I sat at my desk staring out of the window looking on into the cool, bleak, lifeless winter weather wondering how something like a divorce could have happened. While I was walking home from school I asked myself questions like “I thought they loved each other?” and “why are they getting a divorce?” Nothing seemed to make sense. I dreaded walking into my house knowing both of my parents didn’t even want to see each other anymore. Somehow I felt it was my fault but I wasn’t sure why. We ate our last dinner together as a whole family even though the love I thought would last forever between my parents was dead. As we were eating I thought to myself “I guess nothing lasts forever.” The next day at school I learned that one of my good friends was going through the same hardship that I was experiencing and I realized that love is not always forever and in some cases other things can come between the love of two people. Having a friend going through the same thing I was made the whole divorce process a lot easier to cope with. I realized that many people in today’s world get divorces and that love sometimes just dies out between two people. It just shocked me that the love I saw for years between two of the most important people in my life had ended.
“The Canterbury” Tales shows examples of love ending between two people because something disrupted the balance of their relationship. The first example is in “The Miller’s Tale.” Alisoun stops loving John when Nicholas convinces Alisoun to sleep with him and then she loves Nicholas instead of John. Nicholas comes between John and Alisoun and disrupts their relationship just like many relationships in today’s world are disrupted by someone or something like work, money, drugs or things of that nature. Alisoun cheating on John is a example of selfishness and in today’s world many people act on their personal desires rather than thinking about their relationship and the feelings of the people they love. Lust came between Alisoun’s love for John and lust destroyed it. I believe what Chaucer is saying about love in his time is that lust is one of the few things that is powerful enough to break the sacred bonds of love between two people who have sworn to love each other forever. This is also true for relationships in the present day. Lust for money, material objects, or other people is what often destroys love and I believe the Miller’s tale expresses this even though it is supposed to be a funny tale about Nicholas tricking John so that he can have an affair with Alisoun.

“The Merchant’s Tale” also describes the bond between two people dying because of selfishness and lust. This tale describes the terrors of marriage and is about how a woman named May cheats on her husband January. This tale depicts a wife lying to her husband and cheating on him. Chaucer is showing that marriage in his day could sometimes be full of lies and unfaithfulness just like it can sometimes be today. This is a connection to love today compared to love back then. In the world today people are lied to and cheated on all of the time and it is a very common thing in our society that is wrong and Chaucer shows that it was also a common and wrong thing in his society through this story. He is depicting the horrors that love can sometimes bring later on with it and he is showing the unfaithfulness of love between two people. When January is given his sight back he witnesses his wife having sex with Damien in the pear tree and then is convinced by May that she was not having sex with him and that he still is blind. May’s personal needs ruined the relationship between January and herself and is another example of selfishness. Selfishness is evident in everyone’s lives today and it existed in many relationships and is usually a major reason why many relationships that I have seen in my life have ended.

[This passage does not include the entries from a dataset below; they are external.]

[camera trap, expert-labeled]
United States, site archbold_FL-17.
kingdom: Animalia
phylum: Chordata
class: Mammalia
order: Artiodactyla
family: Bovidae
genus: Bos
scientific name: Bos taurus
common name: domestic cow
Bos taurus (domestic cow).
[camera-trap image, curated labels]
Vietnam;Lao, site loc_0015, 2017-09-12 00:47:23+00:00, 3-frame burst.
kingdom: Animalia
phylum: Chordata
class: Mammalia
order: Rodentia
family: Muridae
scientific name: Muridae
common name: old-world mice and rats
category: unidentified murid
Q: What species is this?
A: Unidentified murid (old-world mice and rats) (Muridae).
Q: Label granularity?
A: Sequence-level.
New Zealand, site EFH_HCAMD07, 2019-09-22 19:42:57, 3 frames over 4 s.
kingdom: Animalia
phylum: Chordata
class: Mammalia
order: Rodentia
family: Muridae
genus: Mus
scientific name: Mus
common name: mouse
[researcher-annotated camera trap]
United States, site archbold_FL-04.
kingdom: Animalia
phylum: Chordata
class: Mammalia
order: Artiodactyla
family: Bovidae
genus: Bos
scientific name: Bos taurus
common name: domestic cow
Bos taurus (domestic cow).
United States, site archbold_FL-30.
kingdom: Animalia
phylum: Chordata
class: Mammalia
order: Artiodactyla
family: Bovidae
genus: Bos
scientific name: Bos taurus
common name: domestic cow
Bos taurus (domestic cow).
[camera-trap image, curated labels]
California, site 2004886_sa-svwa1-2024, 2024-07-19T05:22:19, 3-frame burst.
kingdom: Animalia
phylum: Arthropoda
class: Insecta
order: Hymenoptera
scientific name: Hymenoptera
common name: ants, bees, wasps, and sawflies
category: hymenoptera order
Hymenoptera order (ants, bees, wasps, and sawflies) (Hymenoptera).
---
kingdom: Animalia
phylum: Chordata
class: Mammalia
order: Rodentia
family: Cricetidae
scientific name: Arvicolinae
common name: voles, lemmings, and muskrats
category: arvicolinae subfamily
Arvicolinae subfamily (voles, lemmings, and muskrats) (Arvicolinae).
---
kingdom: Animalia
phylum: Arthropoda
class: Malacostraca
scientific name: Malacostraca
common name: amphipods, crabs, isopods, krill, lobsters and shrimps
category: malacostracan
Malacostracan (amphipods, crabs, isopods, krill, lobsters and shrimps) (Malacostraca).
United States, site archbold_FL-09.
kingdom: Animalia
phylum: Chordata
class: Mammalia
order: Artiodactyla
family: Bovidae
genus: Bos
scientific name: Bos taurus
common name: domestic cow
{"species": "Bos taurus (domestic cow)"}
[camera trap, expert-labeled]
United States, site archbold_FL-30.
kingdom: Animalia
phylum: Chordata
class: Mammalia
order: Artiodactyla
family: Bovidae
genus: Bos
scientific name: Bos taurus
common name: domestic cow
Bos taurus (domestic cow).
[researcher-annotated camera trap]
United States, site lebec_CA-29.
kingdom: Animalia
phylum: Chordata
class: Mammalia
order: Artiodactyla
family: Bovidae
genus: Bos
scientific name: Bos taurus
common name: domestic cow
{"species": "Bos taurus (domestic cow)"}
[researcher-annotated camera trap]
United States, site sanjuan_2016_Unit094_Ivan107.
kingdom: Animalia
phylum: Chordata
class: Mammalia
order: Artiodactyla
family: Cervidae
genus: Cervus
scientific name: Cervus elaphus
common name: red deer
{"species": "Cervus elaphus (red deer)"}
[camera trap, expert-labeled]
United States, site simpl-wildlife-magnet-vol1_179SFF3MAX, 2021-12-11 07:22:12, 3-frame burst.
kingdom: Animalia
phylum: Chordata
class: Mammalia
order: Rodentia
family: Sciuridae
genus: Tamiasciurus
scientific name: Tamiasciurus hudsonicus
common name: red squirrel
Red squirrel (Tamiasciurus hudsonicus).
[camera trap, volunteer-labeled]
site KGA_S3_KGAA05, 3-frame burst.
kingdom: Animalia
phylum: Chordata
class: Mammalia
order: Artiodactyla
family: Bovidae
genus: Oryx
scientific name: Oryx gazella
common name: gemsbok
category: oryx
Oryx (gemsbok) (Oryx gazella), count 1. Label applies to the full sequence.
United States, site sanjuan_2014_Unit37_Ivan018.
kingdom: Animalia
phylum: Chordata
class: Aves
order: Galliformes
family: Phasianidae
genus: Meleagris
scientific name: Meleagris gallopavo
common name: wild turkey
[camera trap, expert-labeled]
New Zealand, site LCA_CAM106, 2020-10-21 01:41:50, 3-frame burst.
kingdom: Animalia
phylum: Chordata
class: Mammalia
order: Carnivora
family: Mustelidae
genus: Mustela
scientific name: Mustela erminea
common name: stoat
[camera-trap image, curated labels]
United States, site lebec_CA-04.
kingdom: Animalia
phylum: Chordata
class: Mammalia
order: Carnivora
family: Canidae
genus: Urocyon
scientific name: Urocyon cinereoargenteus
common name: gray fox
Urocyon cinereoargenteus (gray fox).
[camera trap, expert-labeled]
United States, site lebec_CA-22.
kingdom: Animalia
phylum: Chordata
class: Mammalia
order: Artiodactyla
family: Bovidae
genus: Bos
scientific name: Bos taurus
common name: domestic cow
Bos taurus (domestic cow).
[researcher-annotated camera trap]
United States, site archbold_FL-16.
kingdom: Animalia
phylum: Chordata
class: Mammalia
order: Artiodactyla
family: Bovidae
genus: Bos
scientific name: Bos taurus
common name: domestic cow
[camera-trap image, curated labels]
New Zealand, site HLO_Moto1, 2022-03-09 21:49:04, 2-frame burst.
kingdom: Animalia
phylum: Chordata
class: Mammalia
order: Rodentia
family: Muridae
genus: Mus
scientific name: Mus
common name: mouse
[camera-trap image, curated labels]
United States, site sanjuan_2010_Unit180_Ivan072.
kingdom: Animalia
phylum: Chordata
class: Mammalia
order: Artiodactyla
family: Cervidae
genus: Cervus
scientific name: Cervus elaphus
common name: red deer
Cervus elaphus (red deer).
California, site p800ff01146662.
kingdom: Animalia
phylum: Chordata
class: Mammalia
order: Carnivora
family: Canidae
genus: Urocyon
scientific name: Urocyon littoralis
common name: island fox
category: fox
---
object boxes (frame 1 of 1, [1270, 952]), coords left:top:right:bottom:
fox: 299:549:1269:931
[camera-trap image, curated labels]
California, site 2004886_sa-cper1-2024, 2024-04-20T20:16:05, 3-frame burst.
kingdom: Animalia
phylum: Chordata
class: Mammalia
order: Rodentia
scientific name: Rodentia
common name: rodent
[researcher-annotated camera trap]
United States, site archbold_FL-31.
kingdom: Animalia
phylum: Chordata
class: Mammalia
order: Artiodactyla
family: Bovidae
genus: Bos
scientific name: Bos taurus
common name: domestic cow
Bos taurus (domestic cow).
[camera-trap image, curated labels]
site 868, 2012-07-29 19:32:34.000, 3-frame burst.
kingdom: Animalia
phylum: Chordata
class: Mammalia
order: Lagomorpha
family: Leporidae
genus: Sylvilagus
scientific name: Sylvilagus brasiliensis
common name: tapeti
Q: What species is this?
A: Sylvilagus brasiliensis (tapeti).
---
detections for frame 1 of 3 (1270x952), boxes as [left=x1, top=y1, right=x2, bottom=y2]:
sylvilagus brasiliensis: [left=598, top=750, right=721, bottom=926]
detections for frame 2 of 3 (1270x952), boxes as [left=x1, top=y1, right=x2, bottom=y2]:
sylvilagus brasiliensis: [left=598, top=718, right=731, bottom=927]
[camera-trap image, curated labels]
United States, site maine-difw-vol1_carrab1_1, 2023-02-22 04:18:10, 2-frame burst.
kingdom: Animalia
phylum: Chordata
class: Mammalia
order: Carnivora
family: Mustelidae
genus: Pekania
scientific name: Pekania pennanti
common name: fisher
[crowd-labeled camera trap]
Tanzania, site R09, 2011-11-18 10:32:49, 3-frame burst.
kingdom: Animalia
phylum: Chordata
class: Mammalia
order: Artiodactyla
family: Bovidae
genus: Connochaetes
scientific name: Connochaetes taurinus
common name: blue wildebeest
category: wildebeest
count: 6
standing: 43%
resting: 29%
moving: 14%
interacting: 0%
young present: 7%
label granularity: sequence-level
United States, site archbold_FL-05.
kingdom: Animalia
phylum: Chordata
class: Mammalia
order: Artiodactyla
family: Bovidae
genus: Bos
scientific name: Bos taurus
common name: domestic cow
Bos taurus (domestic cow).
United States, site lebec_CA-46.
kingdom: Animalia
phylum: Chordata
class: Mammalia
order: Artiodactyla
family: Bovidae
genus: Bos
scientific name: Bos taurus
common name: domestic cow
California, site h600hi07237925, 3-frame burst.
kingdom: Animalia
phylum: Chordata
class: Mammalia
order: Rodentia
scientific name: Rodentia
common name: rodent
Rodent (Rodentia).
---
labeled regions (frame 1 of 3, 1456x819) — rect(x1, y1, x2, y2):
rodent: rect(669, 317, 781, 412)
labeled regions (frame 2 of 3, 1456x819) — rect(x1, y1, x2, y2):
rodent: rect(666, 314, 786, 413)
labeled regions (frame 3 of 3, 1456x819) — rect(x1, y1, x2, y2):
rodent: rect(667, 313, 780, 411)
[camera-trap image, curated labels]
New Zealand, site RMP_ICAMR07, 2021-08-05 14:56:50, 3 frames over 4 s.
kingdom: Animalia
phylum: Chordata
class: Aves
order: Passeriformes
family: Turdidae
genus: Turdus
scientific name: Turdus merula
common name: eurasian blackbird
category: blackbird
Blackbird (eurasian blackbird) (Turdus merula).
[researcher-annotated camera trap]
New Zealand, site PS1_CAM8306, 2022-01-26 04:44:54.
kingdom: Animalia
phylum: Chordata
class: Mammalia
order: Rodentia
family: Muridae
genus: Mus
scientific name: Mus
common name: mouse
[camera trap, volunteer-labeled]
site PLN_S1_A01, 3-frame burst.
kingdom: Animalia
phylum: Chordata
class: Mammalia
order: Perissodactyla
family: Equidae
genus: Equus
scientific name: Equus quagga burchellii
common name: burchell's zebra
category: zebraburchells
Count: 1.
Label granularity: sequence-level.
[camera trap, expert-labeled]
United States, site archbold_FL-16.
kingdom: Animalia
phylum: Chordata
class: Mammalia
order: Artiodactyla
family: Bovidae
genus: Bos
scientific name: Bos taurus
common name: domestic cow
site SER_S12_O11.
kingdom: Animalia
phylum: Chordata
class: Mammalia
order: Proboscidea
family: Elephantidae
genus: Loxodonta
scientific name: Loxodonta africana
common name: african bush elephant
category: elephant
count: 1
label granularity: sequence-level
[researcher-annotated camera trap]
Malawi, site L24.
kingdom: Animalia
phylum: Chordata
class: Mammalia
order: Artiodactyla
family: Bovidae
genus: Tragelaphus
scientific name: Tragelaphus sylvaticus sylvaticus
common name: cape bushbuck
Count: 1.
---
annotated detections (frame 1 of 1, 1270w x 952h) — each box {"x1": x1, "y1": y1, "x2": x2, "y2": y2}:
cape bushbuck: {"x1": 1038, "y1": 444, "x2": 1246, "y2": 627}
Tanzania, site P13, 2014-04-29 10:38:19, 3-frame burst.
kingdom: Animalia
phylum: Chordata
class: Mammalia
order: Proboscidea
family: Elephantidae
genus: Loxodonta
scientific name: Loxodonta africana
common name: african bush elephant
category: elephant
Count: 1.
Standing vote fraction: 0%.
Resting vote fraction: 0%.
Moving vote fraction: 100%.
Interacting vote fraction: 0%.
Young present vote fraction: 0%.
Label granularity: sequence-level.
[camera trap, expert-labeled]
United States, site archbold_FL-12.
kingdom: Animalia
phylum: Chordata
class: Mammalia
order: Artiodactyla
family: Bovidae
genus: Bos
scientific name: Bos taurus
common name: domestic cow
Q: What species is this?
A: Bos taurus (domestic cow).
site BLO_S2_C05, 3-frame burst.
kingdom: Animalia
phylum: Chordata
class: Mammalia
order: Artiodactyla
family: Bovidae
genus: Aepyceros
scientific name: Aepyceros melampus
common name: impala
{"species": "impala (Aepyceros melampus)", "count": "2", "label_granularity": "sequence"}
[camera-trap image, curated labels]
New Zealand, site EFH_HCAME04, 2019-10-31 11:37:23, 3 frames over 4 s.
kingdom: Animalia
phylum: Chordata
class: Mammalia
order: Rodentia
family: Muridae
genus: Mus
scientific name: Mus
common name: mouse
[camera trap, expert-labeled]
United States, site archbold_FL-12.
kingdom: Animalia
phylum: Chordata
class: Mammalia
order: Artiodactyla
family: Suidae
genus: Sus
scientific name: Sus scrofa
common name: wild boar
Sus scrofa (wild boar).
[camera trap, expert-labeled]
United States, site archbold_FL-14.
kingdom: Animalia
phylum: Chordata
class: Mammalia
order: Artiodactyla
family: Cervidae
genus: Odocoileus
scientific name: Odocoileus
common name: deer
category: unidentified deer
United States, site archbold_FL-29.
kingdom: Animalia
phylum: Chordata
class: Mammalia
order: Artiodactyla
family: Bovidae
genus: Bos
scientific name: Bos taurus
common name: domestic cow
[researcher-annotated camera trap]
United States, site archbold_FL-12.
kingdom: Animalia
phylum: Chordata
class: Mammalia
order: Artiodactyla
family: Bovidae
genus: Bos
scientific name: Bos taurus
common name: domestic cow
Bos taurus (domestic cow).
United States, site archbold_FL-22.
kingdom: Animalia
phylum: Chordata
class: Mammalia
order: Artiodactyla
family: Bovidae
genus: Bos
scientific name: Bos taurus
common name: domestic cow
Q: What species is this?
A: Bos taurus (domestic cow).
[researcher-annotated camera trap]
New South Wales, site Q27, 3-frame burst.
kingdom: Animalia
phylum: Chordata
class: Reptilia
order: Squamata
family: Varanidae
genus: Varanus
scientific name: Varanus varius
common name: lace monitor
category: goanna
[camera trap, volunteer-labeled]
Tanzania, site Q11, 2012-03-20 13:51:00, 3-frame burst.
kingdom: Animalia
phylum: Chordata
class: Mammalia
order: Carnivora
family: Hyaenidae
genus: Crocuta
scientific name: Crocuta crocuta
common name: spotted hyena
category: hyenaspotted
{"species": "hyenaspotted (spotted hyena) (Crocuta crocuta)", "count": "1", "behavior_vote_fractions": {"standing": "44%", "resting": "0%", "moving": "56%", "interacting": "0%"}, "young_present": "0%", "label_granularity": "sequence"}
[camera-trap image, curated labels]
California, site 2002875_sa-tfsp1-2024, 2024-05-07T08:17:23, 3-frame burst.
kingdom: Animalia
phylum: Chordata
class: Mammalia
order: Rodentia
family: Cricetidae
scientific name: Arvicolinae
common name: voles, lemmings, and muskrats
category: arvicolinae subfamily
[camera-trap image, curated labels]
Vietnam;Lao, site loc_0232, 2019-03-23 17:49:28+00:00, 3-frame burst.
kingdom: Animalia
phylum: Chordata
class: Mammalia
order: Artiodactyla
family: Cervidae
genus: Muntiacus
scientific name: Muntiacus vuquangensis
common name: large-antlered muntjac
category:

I believe Chaucer is using the Miller’s Tale and the Merchant’s tale to express the foul parts of love and marriage back in his time. The way that love is rendered in these two stories also is the same way some love exists in today’s world. Chaucer shows selfishness in both stories and today selfishness ruins many relationships just like it did in these tales. Lust is also a connection between today’s world and both tales. What Chaucer is saying about love in the Canterbury Tales is true in the modern day.